Medinews
21 Gennaio 2016

Everolimus for the treatment of advanced, non-functional neuroendocrine tumours of the lung or gastrointestinal tract (RADIANT-4): a randomised, placebo-controlled, phase 3 study

Effective systemic therapies for patients with advanced, progressive neuroendocrine tumours of the lung or gastrointestinal tract are scarce.
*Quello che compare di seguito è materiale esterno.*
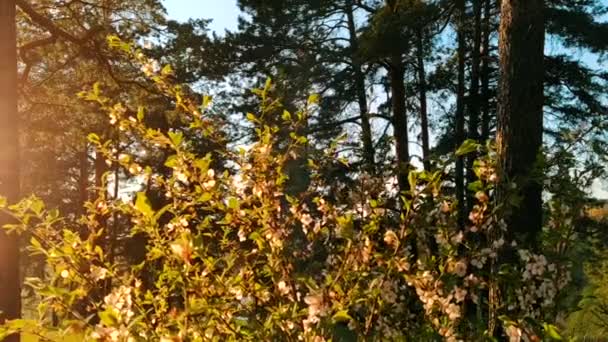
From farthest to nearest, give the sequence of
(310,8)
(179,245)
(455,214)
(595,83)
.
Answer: (310,8) → (595,83) → (455,214) → (179,245)

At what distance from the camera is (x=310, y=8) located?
50.6 ft

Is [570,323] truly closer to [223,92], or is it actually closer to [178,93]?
[178,93]

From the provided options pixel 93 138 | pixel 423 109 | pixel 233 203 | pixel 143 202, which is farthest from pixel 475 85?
pixel 143 202

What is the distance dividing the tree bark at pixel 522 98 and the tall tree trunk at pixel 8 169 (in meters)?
4.64

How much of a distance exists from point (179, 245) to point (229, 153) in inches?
42.2

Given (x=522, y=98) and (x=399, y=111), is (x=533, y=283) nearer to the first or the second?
(x=522, y=98)

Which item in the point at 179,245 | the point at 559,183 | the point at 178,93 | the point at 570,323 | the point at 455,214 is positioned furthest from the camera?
the point at 570,323

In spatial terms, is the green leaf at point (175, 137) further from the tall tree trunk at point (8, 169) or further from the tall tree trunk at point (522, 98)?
the tall tree trunk at point (8, 169)

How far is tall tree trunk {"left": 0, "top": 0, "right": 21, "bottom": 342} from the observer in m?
5.90

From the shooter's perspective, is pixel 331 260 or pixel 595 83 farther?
pixel 595 83

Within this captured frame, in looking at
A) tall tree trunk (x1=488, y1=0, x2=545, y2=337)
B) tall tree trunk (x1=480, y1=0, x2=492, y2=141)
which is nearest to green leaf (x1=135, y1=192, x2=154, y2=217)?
tall tree trunk (x1=488, y1=0, x2=545, y2=337)

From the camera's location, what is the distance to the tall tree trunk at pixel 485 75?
15672mm

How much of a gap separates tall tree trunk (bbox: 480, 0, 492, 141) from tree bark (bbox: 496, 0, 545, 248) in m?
11.8

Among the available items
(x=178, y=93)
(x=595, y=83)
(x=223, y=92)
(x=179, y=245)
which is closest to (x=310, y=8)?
(x=223, y=92)
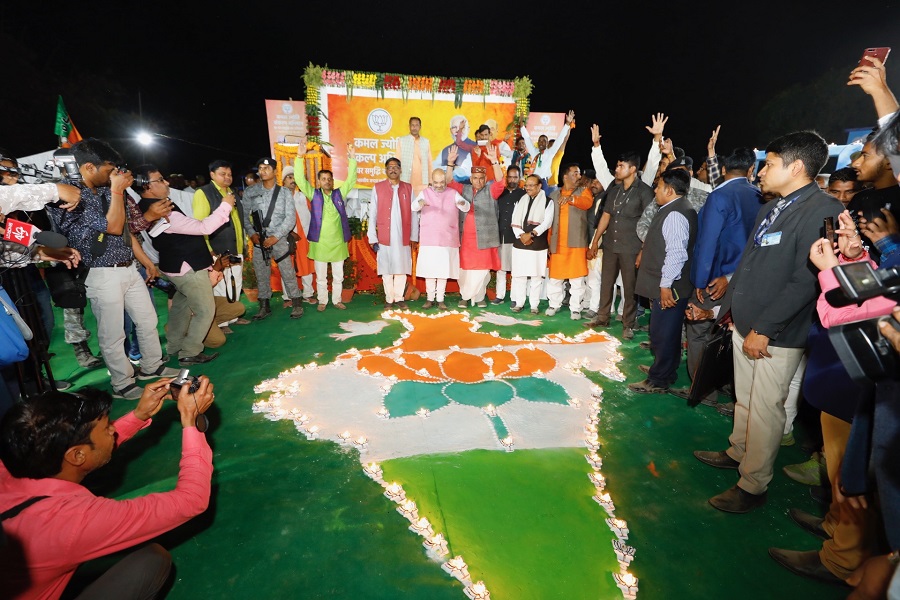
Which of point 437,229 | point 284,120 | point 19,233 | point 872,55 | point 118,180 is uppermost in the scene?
point 284,120

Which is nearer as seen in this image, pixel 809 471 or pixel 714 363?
pixel 809 471

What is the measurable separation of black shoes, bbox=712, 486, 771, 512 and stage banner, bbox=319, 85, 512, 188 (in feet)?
27.9

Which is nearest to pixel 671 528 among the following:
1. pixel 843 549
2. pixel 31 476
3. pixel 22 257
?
pixel 843 549

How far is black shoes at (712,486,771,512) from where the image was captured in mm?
2494

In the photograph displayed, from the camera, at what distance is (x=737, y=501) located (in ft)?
8.25

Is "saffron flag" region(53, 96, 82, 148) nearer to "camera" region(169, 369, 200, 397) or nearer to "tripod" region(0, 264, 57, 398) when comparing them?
"tripod" region(0, 264, 57, 398)

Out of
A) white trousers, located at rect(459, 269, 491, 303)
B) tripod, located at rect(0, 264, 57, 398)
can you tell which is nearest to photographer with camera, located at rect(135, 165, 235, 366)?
tripod, located at rect(0, 264, 57, 398)

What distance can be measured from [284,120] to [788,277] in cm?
1086

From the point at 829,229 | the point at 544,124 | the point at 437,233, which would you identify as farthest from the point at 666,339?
the point at 544,124

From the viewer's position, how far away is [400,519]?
2418 mm

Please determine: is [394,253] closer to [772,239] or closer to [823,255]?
[772,239]

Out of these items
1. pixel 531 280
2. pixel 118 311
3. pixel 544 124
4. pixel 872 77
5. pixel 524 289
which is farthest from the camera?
pixel 544 124

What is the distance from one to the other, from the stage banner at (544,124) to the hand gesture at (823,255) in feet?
31.9

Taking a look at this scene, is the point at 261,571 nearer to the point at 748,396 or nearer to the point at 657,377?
the point at 748,396
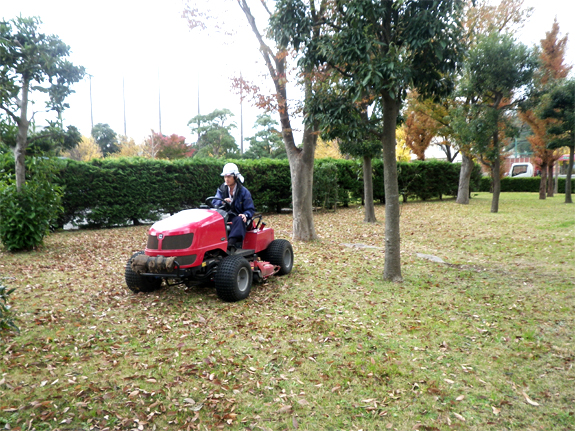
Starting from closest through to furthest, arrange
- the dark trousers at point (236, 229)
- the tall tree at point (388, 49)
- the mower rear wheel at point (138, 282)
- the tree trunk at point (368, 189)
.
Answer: the tall tree at point (388, 49)
the mower rear wheel at point (138, 282)
the dark trousers at point (236, 229)
the tree trunk at point (368, 189)

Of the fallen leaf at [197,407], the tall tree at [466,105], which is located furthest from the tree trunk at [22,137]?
the tall tree at [466,105]

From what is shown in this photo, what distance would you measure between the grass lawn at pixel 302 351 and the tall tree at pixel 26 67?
3.23 meters

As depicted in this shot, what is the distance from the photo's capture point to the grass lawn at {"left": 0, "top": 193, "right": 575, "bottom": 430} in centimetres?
278

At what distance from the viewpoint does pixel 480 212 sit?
15.5 m

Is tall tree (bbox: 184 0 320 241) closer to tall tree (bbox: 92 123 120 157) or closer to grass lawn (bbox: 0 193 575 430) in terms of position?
grass lawn (bbox: 0 193 575 430)

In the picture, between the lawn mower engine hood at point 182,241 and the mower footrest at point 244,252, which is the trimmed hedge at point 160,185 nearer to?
the lawn mower engine hood at point 182,241

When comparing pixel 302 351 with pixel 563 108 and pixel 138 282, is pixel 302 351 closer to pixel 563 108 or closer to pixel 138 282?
pixel 138 282

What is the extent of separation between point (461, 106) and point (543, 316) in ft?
44.4

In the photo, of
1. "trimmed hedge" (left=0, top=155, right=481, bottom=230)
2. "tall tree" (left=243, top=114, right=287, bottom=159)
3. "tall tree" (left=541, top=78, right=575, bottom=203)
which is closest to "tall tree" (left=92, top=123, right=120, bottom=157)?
"tall tree" (left=243, top=114, right=287, bottom=159)

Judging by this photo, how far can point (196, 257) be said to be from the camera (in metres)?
4.69

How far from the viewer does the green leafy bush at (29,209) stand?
768cm

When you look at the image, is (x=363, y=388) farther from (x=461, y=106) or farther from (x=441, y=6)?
(x=461, y=106)

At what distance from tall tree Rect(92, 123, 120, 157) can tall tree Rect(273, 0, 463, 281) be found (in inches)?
1335

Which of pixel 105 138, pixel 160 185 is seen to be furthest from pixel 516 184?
pixel 105 138
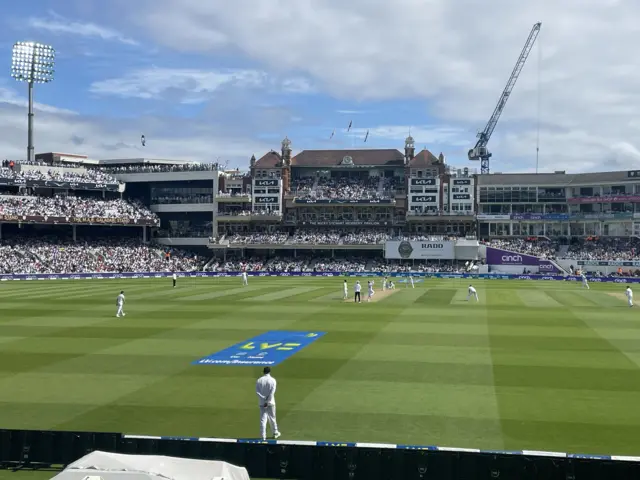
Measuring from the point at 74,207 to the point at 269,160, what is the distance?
28.0 meters

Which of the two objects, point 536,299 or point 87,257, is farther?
point 87,257

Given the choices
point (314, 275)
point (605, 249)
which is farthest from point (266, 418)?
A: point (605, 249)

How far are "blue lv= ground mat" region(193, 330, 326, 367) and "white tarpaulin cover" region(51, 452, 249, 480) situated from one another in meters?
12.6

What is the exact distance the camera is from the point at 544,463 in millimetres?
9562

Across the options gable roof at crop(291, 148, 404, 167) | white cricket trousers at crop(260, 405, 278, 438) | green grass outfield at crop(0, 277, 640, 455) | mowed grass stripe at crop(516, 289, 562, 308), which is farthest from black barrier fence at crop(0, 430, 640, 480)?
gable roof at crop(291, 148, 404, 167)

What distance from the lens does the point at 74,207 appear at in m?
79.4

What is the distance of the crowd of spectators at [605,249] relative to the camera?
73875 millimetres

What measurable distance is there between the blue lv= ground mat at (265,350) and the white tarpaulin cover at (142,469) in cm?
1259

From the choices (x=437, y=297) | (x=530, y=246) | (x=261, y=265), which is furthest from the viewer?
(x=261, y=265)

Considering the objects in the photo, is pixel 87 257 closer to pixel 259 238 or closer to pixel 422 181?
pixel 259 238

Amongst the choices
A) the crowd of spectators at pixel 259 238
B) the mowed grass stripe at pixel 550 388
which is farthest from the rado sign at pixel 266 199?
the mowed grass stripe at pixel 550 388

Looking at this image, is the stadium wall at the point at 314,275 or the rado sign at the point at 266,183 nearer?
the stadium wall at the point at 314,275

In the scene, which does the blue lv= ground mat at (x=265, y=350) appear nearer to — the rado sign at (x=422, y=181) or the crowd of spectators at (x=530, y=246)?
the crowd of spectators at (x=530, y=246)

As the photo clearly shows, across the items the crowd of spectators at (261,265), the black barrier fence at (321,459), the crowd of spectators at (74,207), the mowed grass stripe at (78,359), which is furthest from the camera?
the crowd of spectators at (261,265)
We aimed to assess the efficacy and safety of everolimus compared with placebo in this patient population. In the randomised, double-blind, placebo-controlled, phase 3 RADIANT-4 trial, adult patients (aged ≥18 years) with advanced, progressive, well-differentiated, non-functional neuroendocrine tumours of lung or gastrointestinal origin … (leggi tutto)

Dopo la dimostrazione di efficacia nei tumori neuroendocrini pancreatici avanzati, lo studio RADIANT-4 documenta l’efficacia di everolimus anche nei tumori neuroendocrini ben differenziati del polmone e del tratto gastrointestinale. L’everolimus è risultato associato, rispetto al placebo, ad un prolungamento di circa 7 mesi della sopravvivenza libera da progressione. L’articolo presenta anche i primi dati relativi alla sopravvivenza globale, molto interessanti, anche se il vantaggio con everolimus non raggiunge la significatività statistica (questo studio non prevedeva crossover almeno fino all’analisi primaria e questo dovrebbe ridurre il bias nel confronto di sopravvivenza globale). Nella discussione del lavoro di Lancet, gli autori sottolineano che la disponibilità di farmaci a bersaglio molecolare ha modificato negli ultimi anni i paradigmi di trattamento dei tumori neuroendocrini avanzati.